The Academy Awards 2016 ceremony promises to be the usual pageant of glamour and excess and congratulations and egos, and all the things we have come to expect from it. But this year the Oscars are facing an unusual astrological challenge: its Pluto Opposition.
Opposition transits can be all kinds of stressful. The one we’re most familiar with is the Saturn Opposition (which doesn’t get as much press as the Saturn Return, but can suck nonetheless). Even the little ones, like your Sun Opposition (which happens to everyone once a year, six months after their birthday) and the Moon Opposition (which happens once a month) can be tense: they don’t portend bad news in and of themselves, but can make a difficult time even more challenging.
We all face a Sun, Mercury and Venus opposition once a year (but that’s variable, and thanks to retrogrades you can actually have two or three Mercury or Venus Oppositions in a year). The Mars Opposition happens roughly once every 18 months, Jupiter Oppositions happen once every six years, and Saturn oppositions hit us every 14 years. And hey… live right and eat your veggies and you’ve got a decent chance to make it to your Uranus Opposition around the age of 84 or 85. Each of these transits is a reflection of the nature of that planet in your Birth Chart: for a day or so every month, you’re going to be a little more emotional than usual when your Moon Opposition hits, your energy levels and sex drive will go wobbly when the Mars Opposition hits and so on. But what the heck could a Pluto Opposition mean?
(A few of you eagle-eyed science fans out there may be thinking “hey… if Pluto has an orbit of 248 years, how can the Oscars be having their Pluto Opposition if this is only the 88th year for them?” Good question, and here’s the answer: Pluto doesn’t have a perfectly circular orbit, and the closer a planet gets to the Sun the faster it moves. Pluto only takes about ten years to get through Scorpio, but around thirty years to go through Taurus.)
We don’t have a whole lot of hands-on experience with Pluto Oppositions because of this orbit, and the fact that it was only discovered in 1930. But based on our knowledge of both Pluto and how oppositions work, we shouldn’t be too surprised if this year represents some kind of “life and death struggle” … or at the very least, the culmination of a life and death struggle… in some sense, for the Academy Awards.
Backing this contention are the other transits the Oscars Chart is having. It’s pretty difficult to determine a birth chart for an abstract concept like “show business,” but the Academy Awards Ceremonies in general have a very distinct “date of birth”: May 16th, 1929 in Beverly Hills, California. I haven’t been able to find an exact time of “birth” for the Awards, but a couple of hours of digging through the Internet (oh, the things I do for my Dear Readers!) reveals that the first Awards were likely presented around 9 PM, after the gala dinner. The first Oscar Awards had Sun conjunct Jupiter in Taurus, both ruled by Venus in Aries, so we shouldn’t be surprised that they had a “feed me first” approach back then.
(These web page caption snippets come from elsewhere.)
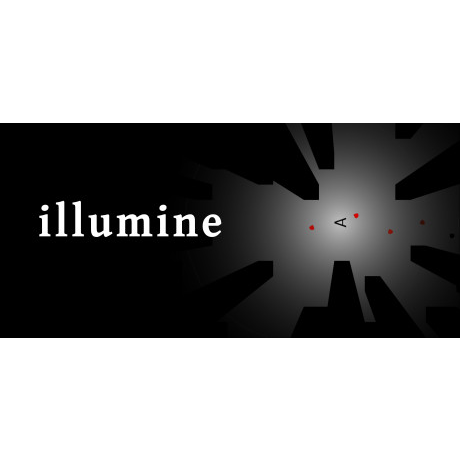 Illumine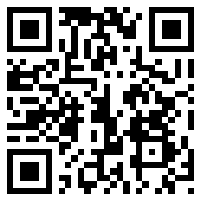 QR Code for XdTizWtujHHx5Xu7FfkaDMkhdrGLM5Xvs1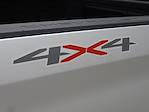 2022 Chevrolet Silverado 1500 Crew Cab 4x4 Pickup for sale #32195Q - photo 42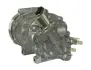 BOSCH CITROEN Компресор кодниціонера C5 II 1.6, 1.8, 2.0 04-, C5 III 1.6, 1.8, 2.0 08- Bosch 1986AD1238 (фото 2)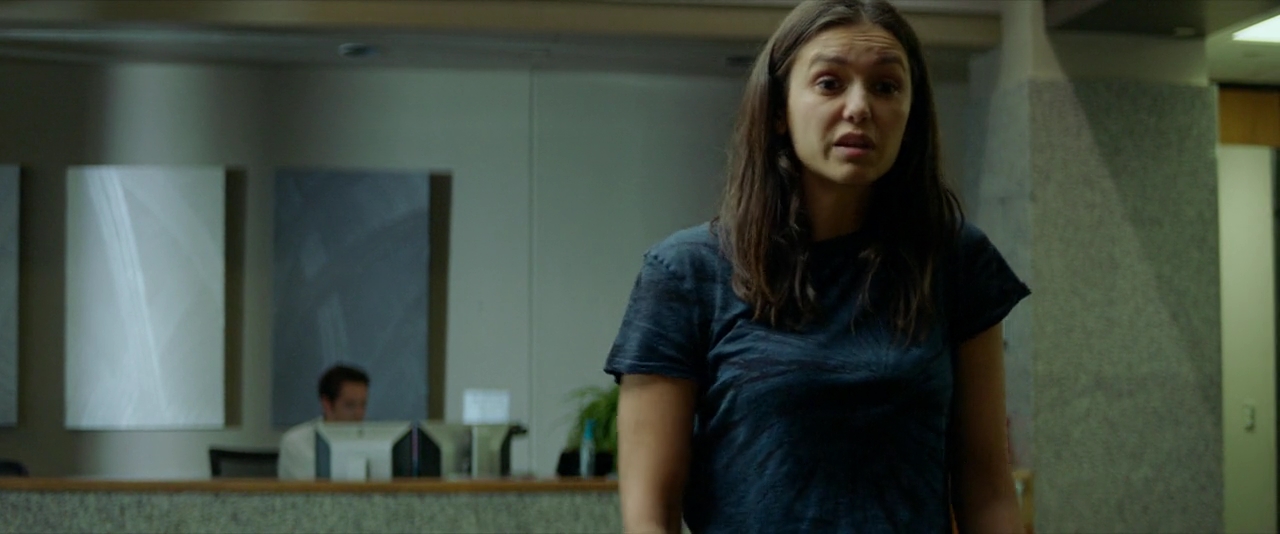 VampireDiariesWorld-dot-nl-SickGirl2163.jpg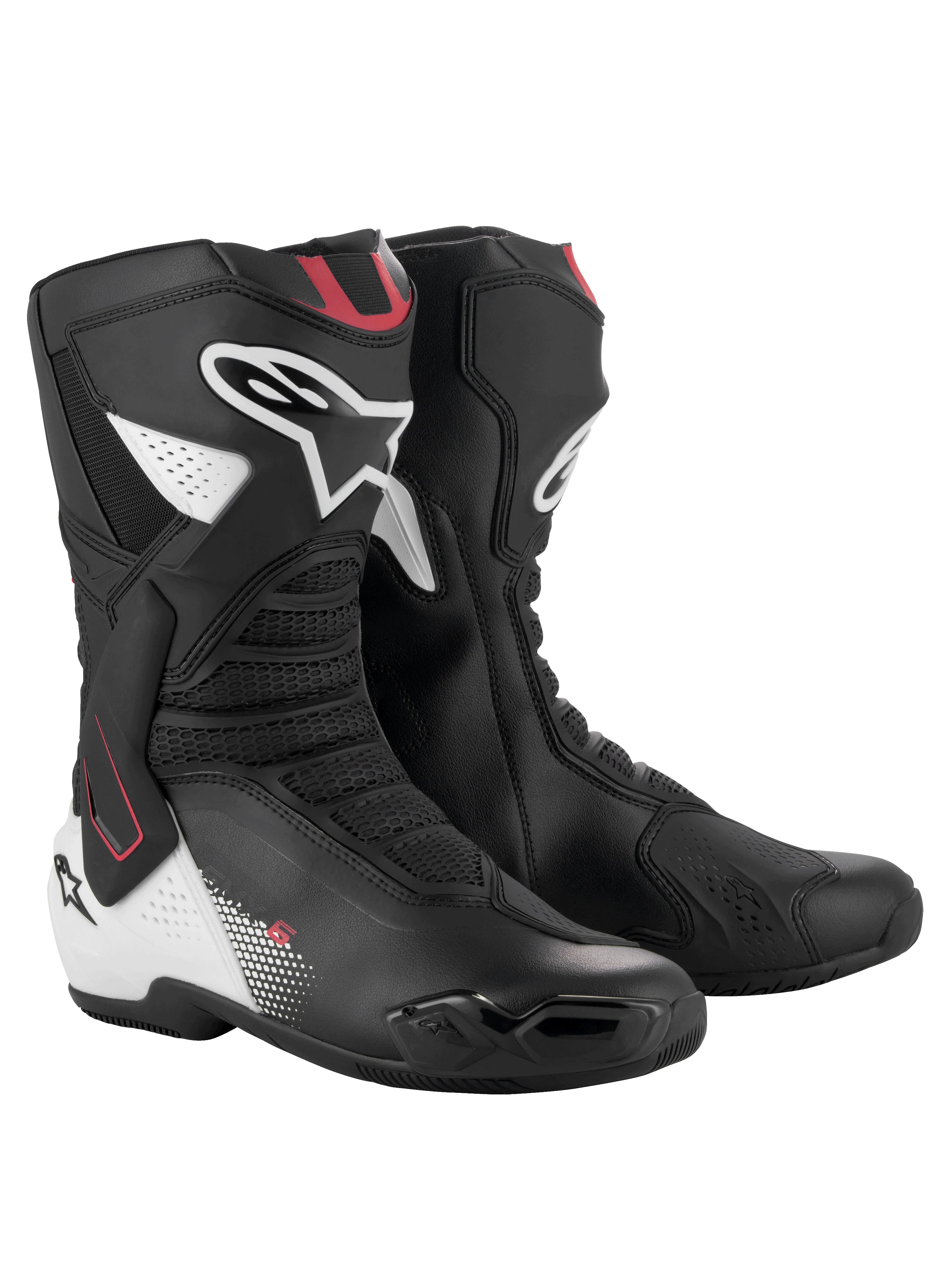 SMX-6 V3 Boots | Alpinestars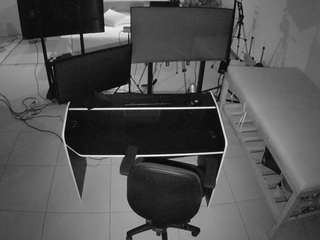 voyeurcam-jb-photo-studio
If we take that first Ceremony as the “birth” of the Oscars Ceremony in general, that birth chart is having some really stressful transits this year. Transiting Uranus is conjunct the natal Venus, and since Venus rules the show’s Sun and Jupiter this could be particularly disruptive and unpredictable. As of February 28th, 2016… when this year’s Ceremony will happen… transiting Saturn will be square the natal Moon in Virgo and opposed the natal Mercury in Gemini. If this was a person instead of an abstract concept, that person would likely be facing a major emotional crisis — one that this person would have a hard time thinking his/her way out of. Also, if I’m right about the “time of birth” for the Oscars, Mercury is the ruler of Oscar’s Seventh House… “partnerships” (or in the case of an awards ceremony, “the audience”). None of this spells good news for the 2016 Oscars.
That, and in a time of increasingly fragmented movie markets, an Oscar Boycott is brewing.